DOCUMENT PASSAGE:
↓
EIC Commissioner Mickey Duniho responds to the mendacity of ‘Chuckelberry’

Posted by AzBlueMeanie:

David Safier commented on this Arizona Daily Star report earlier, Vote-count auditing reforms urged on county supervisors. The article refers to Pima County Election Integrity Commission commissioner Mickey Duniho, who has prepared the Memo below for the Pima County Board of Supervisors meeting on Tuesday at 9:00 a.m. David focused on the mendacity of Pima County Elections Director Brad Nelson, but Nelson is protected by his boss, Pima County Administrator Chuck Huckelberry, whose mendacity is legendary in Tucson.

Memo

November 19, 2012

To: The Pima
County Board of Supervisors

From: Michael A.
Duniho, Member of Pima County Election Integrity Commission

Subject:
Corrections of Factual Errors in Mr. Huckelberry’s November
20 (sic) Memo on the Election Integrity Commission’s
Recommendation Concerning the Sorting of Early Ballots for
Audit

The attached three
pages contain a detailed discussion of factual errors,
errors of omission, and distortions of fact contained in Mr.
Huckelberry’s memorandum which was sent to you on Friday,
November 16, 2012. The memo recommended against your
adopting your Election Integrity Commission’s unanimous
recommendation that you order the sorting of early ballots
by precinct for a hand count audit of a few precincts to
demonstrate to the public that computerized vote counting in
Pima County was honestly done.

It is unfortunate
that Mr. Huckelberry’s memo contained so many errors that I
cannot address them all in a three minute speech at your
public hearing tomorrow. I hope that you will take the time
to review these corrections before tomorrow’s meeting. I
plan to be available to respond to any of your questions at
tomorrow’s meeting.

Thank you for your
interest in election integrity.

 

Michael A. Duniho

County Board of
Supervisors Comment for 11-20-2012

It is troublesome
that Mr. Huckelberry feels it necessary to resort to factual
errors, errors of omission, and distortions of fact to
defend an indefensible position. The state Election
Procedures Manual requires that counties sort early ballots
by precinct or legislative district to do a hand count
audit; Pima County has chosen not to comply with that
requirement. Pima County’s policy is also contrary to your
Election Integrity Commission’s October 26 recommendation
that you require your election department to sort early
ballots by precinct and perform a precinct-level hand count
audit to confirm the integrity of the machine count.

Mr. Huckelberry
says there is not enough time remaining to comply with the
Election Integrity Commission proposal, but it was Mr.
Huckelberry who delayed your consideration of the proposal
from last week’s meeting on specious grounds and without any
consultation with your Election Integrity Commission, a
Commission which serves you but not Mr. Huckelberry. Mr.
↑
DATA SEGMENT:
↓
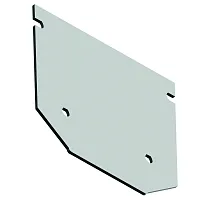 Заглушка для профиля Arte Lamp LINEA-ACCESSORIES A621005E
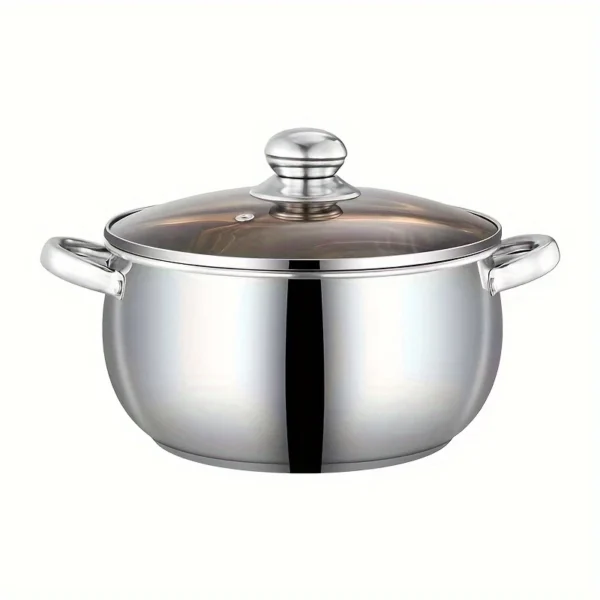 40bb06e1-b1c2-4108-8a49-54adf9a7cd2d.webp Large Capacity Stainless Steel Double Handle Soup Pot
↑
TASK BRIEF:
Please write the next part of the post about Mickey Duniho's memo on Pima County ballot audits, picking up right after its last sentence. The data above is separate material and is not part of the post about the Pima County election audit memo.

REPLY TO THE EXERCISE:
Huckelberry would have you believe that sorting the early
ballots is an impossible task but it is not. I have provided
you with a paper detailing the factual errors, errors of
omission, and factual distortions in Mr. Huckelberry’s memo,
because going over each of them in a 3-minute talk would be
impossible.

In Humboldt
County, California, the Elections Director chose to audit
all the machine-counted ballots in every race, using a
graphical scanning system employing open-source software
(similar to the recommendation by your Election Integrity
Commission). Public confidence in Humboldt County elections
has soared, and in 2011 the United States Election
Assistance Commission awarded Humboldt County a $25,000 grant to
further develop their election auditing software. This
system could be used in Pima County to improve transparency.

The King County,
Washington, Election Director purchased two Pitney Bowes
high-speed sorting machines that not only sort ballots but
also weigh them to make sure each envelope has one and only
one ballot; they also slit the envelopes for removal of the
ballots, and they also digitally photograph the voter
signatures and feed them directly to computers for signature
checkers to use without having to handle paper. The
Elections Director told me that they have saved more than
the cost of the sorting machines by improving the efficiency
of their operation, and they have eliminated lost ballots in
their system. Pitney Bowes told me that these sorting
machines cost a small fraction of the amount touted by Mr.
Huckelberry.

The Board of
Supervisors of Pima County has a critical decision to make:
do you want to demonstrate to the voting public that there
is nothing to hide in Pima County’s vote counting system
through your support for election integrity as recommended
by a unanimous vote of your Election Integrity Commission;
or do you want the voting public to conclude that there is
something to hide in Pima County’s vote counting system
through your support for a continuing policy of unverified
black box vote counting in Pima County? Arizona law and the
voters of Pima County have entrusted you with this choice;
your individual and collective reputation for honesty will
be impacted by your decision.

Thank you for your
attention.

 

Michael A. Duniho

===================

(1)  Mr. Huckelberry stated that “one
member” of the Pima County Election Integrity Commission
“has championed the concept of sorting early ballots by
precinct,” implying that only one member of the Commission
really cares about such matters. He omitted the fact that
the October 26 EIC recommendation was approved by a 7-0 vote
of the EIC members.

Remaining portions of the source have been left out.